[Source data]
◇ ◇ ◇
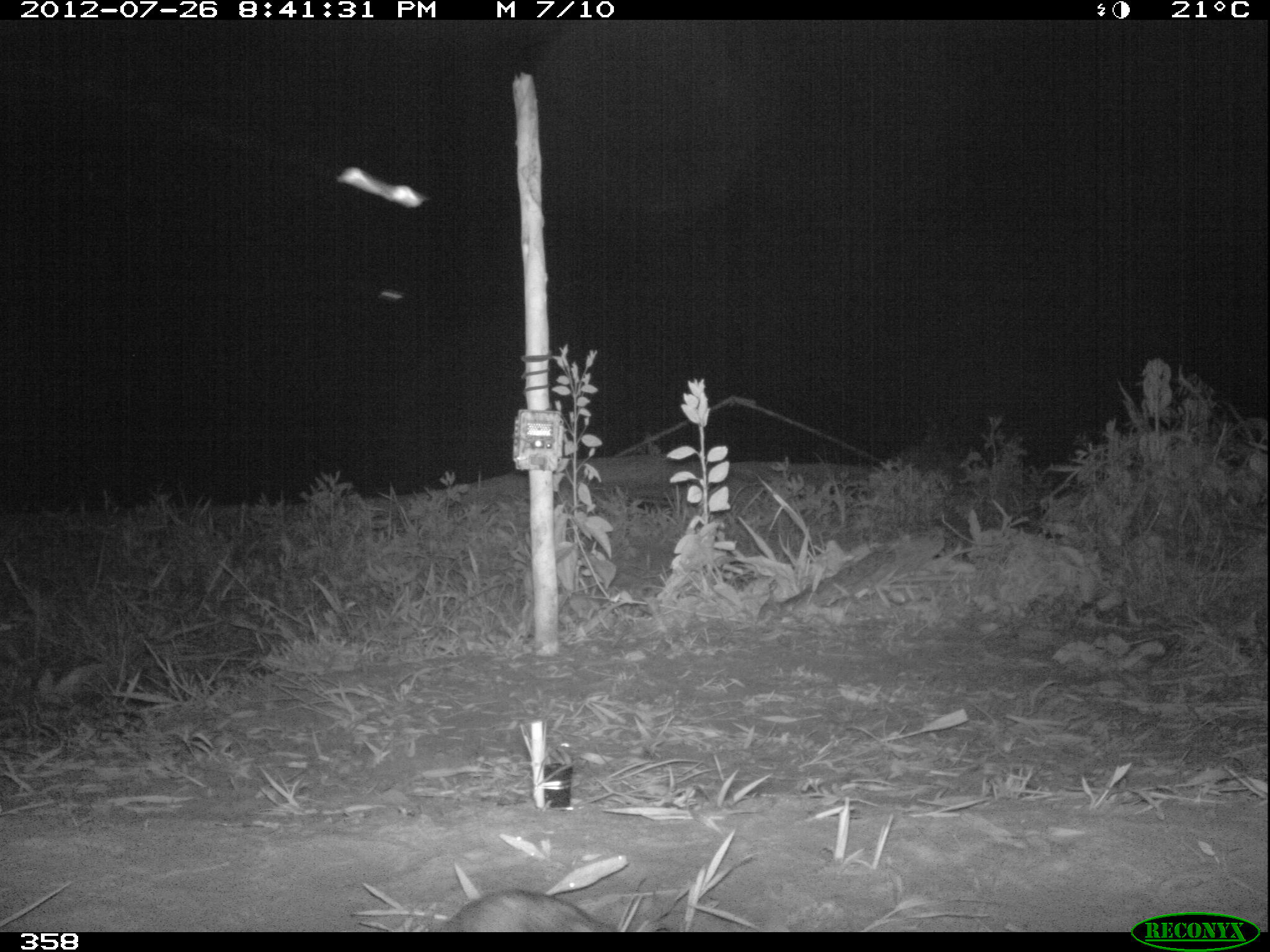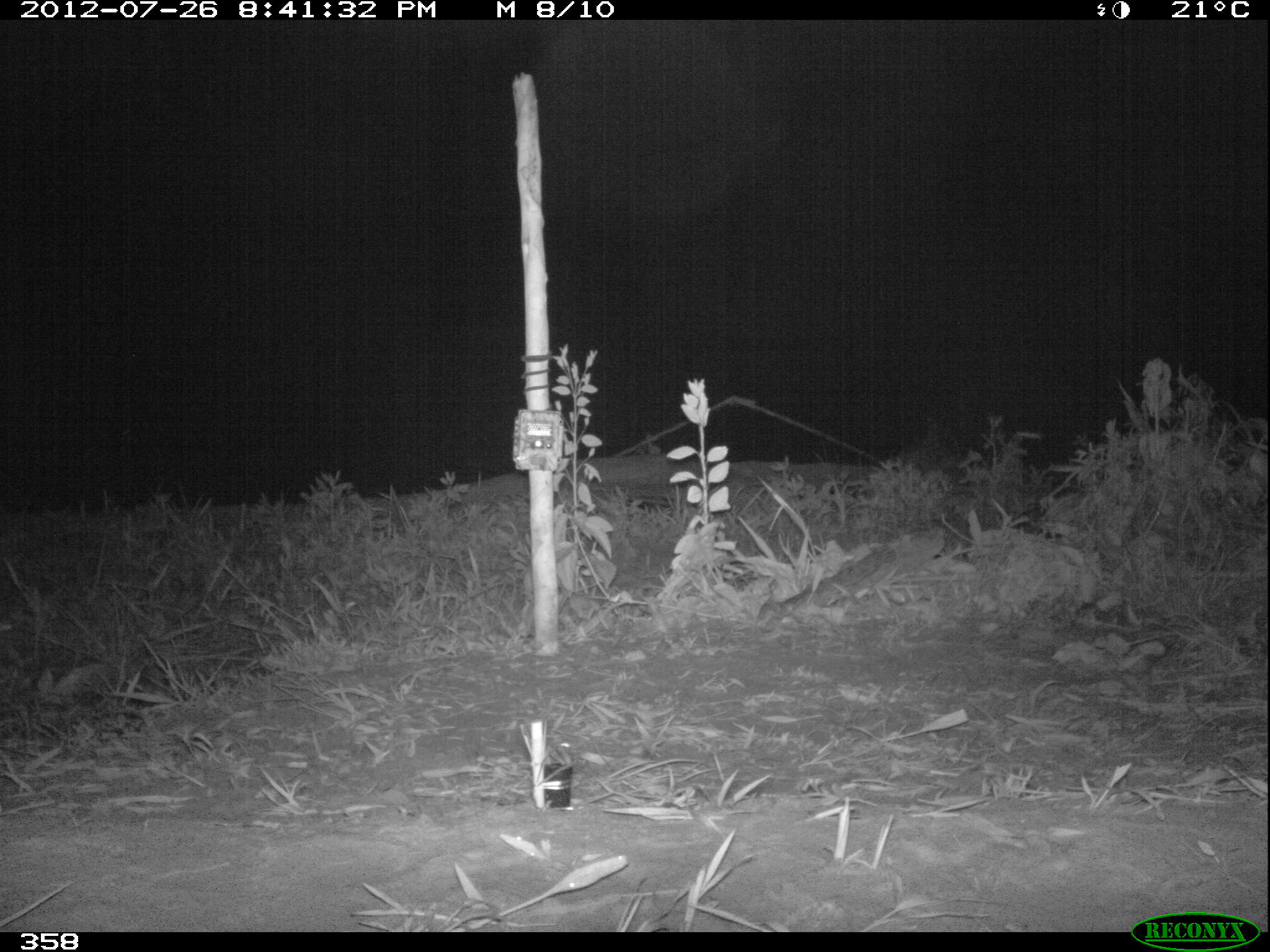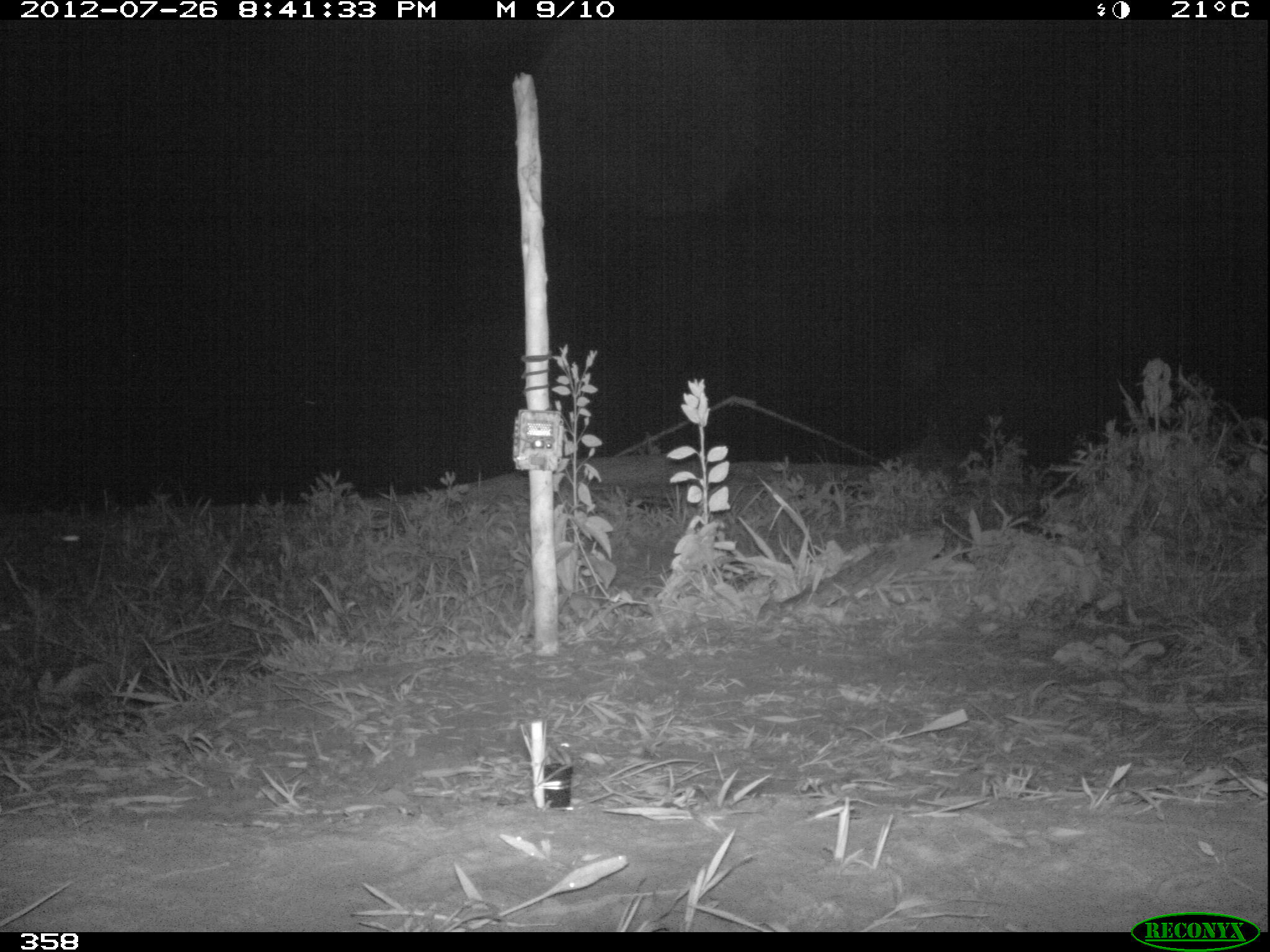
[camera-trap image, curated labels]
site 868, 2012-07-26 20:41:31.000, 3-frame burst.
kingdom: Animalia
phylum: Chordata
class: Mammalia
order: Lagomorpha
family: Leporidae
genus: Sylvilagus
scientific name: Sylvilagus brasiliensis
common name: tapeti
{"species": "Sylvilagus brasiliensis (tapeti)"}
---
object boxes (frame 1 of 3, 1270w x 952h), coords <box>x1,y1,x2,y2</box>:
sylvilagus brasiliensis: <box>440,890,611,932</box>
◇ ◇ ◇
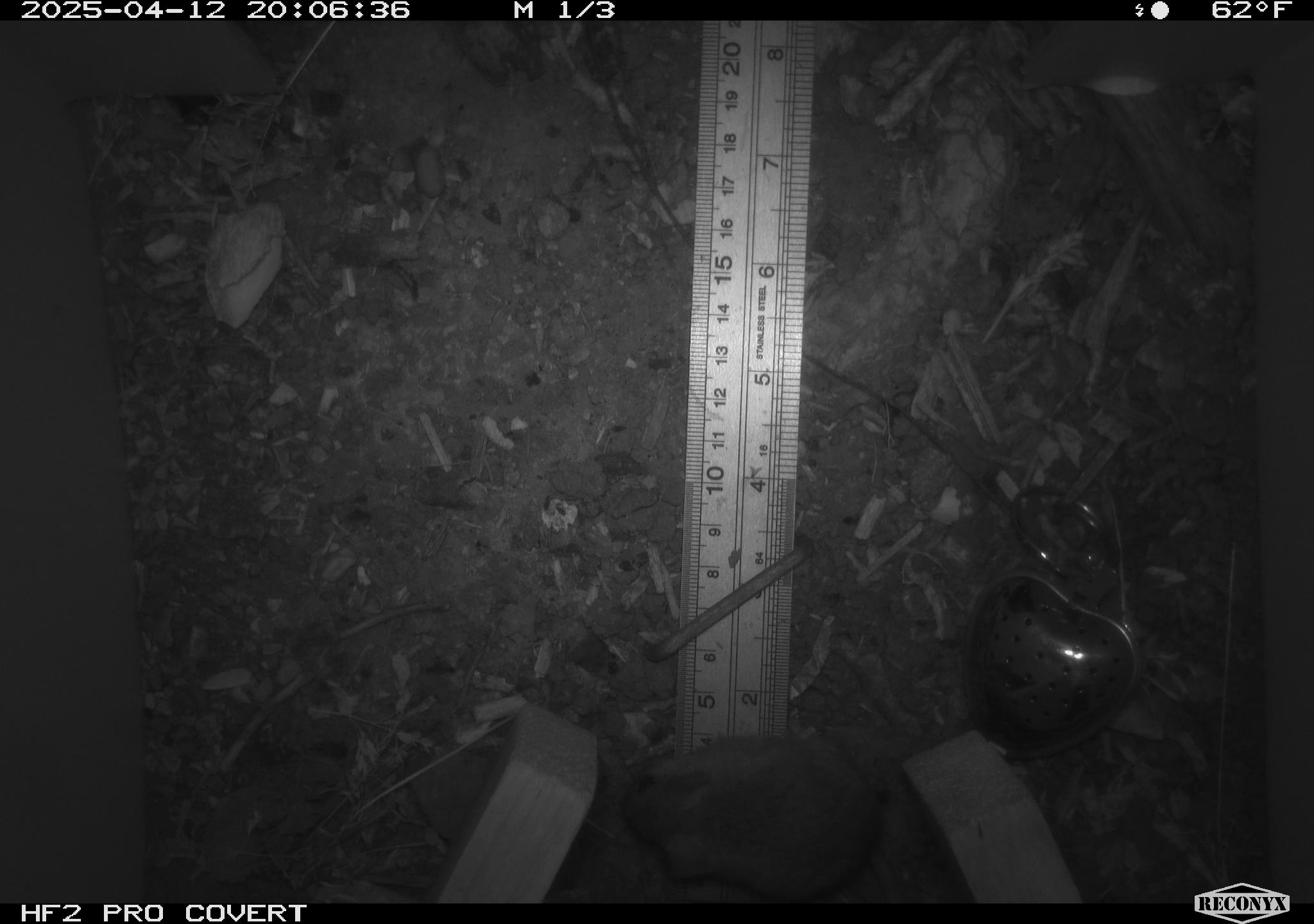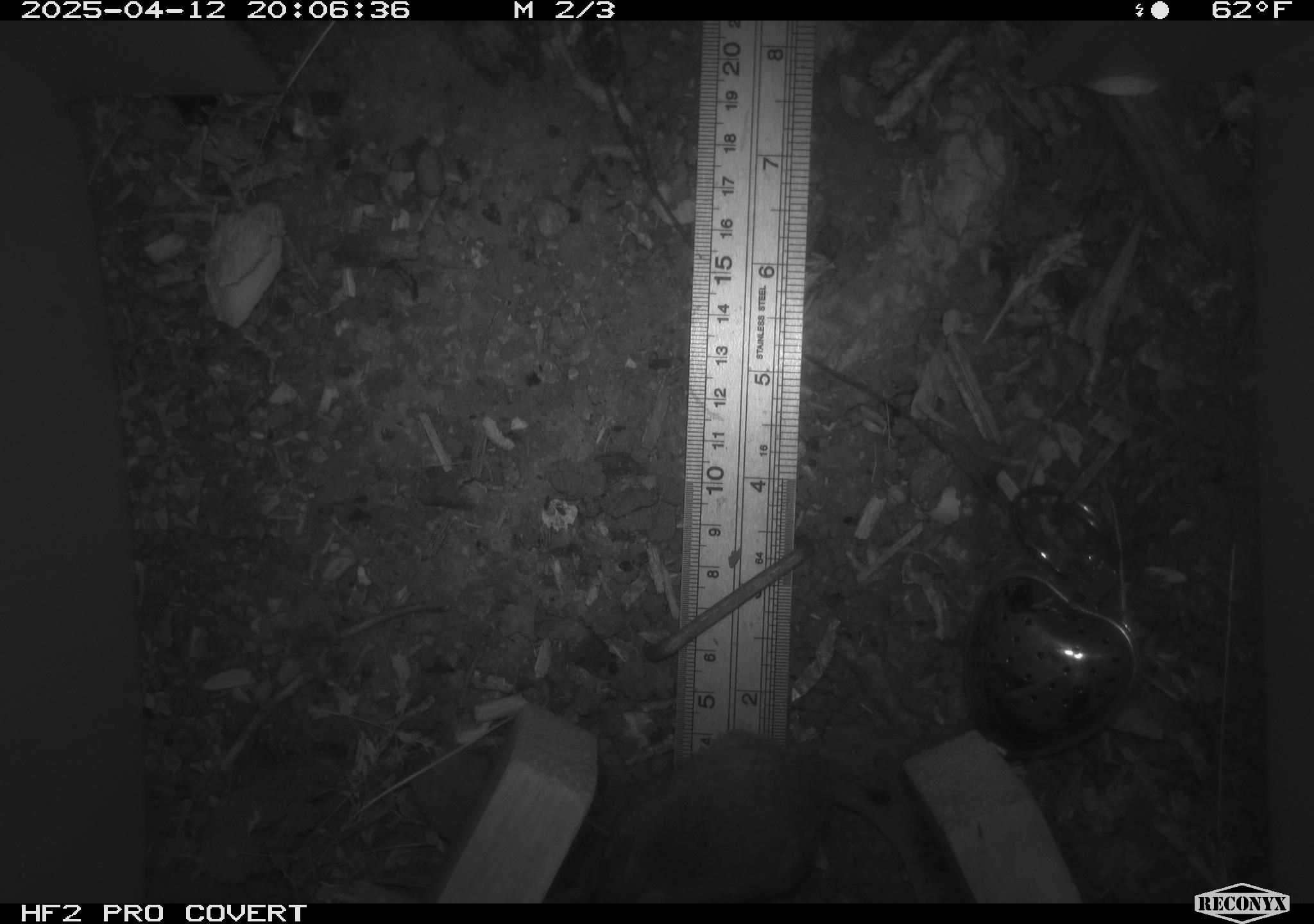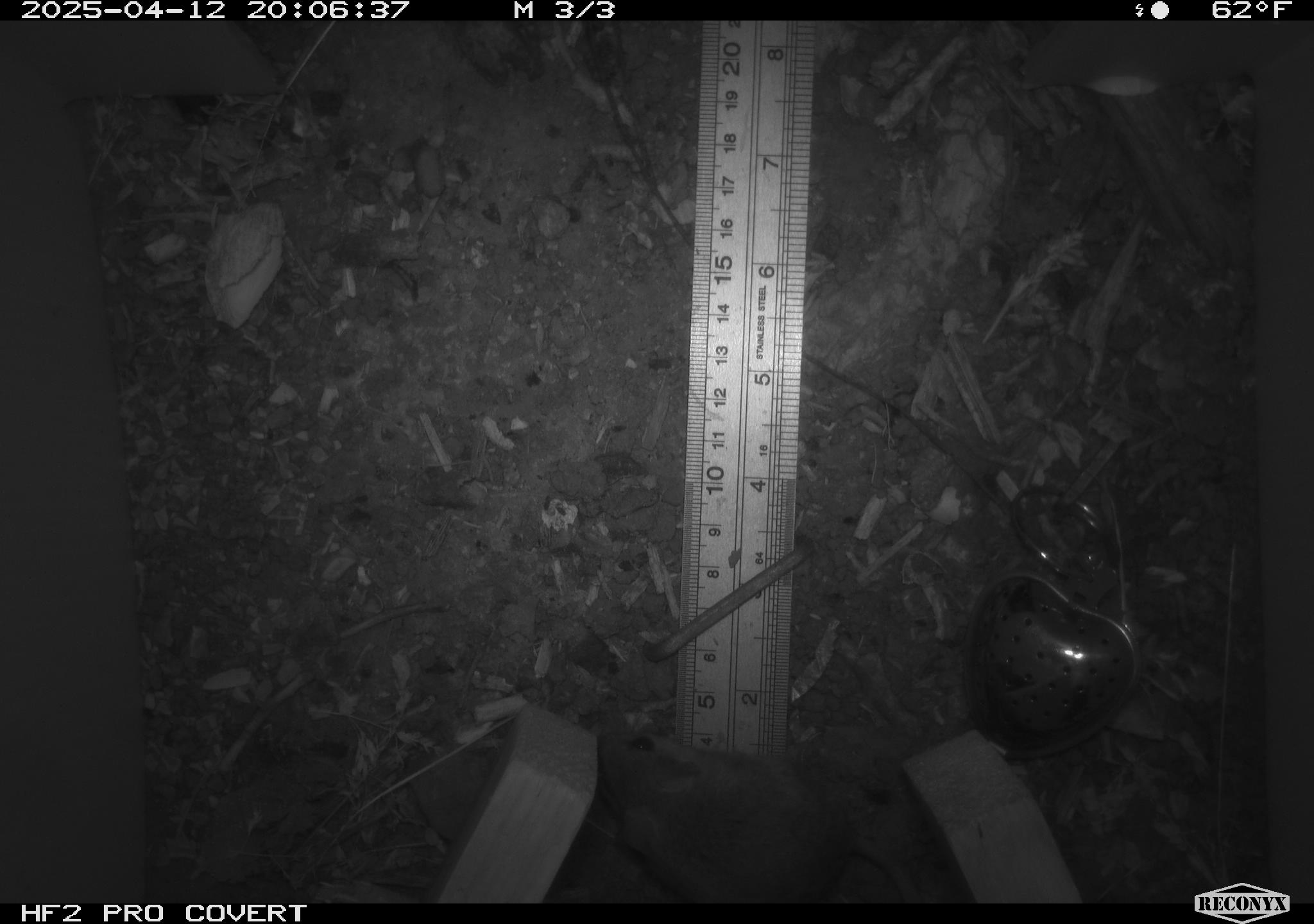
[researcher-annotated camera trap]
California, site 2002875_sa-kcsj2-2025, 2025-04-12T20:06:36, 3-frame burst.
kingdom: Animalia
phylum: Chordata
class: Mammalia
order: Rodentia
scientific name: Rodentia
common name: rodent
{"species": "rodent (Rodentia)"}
◇ ◇ ◇
Exercise description:
Say the number of lines in the entries that have the string "site", and only that.

Solved exercise:
2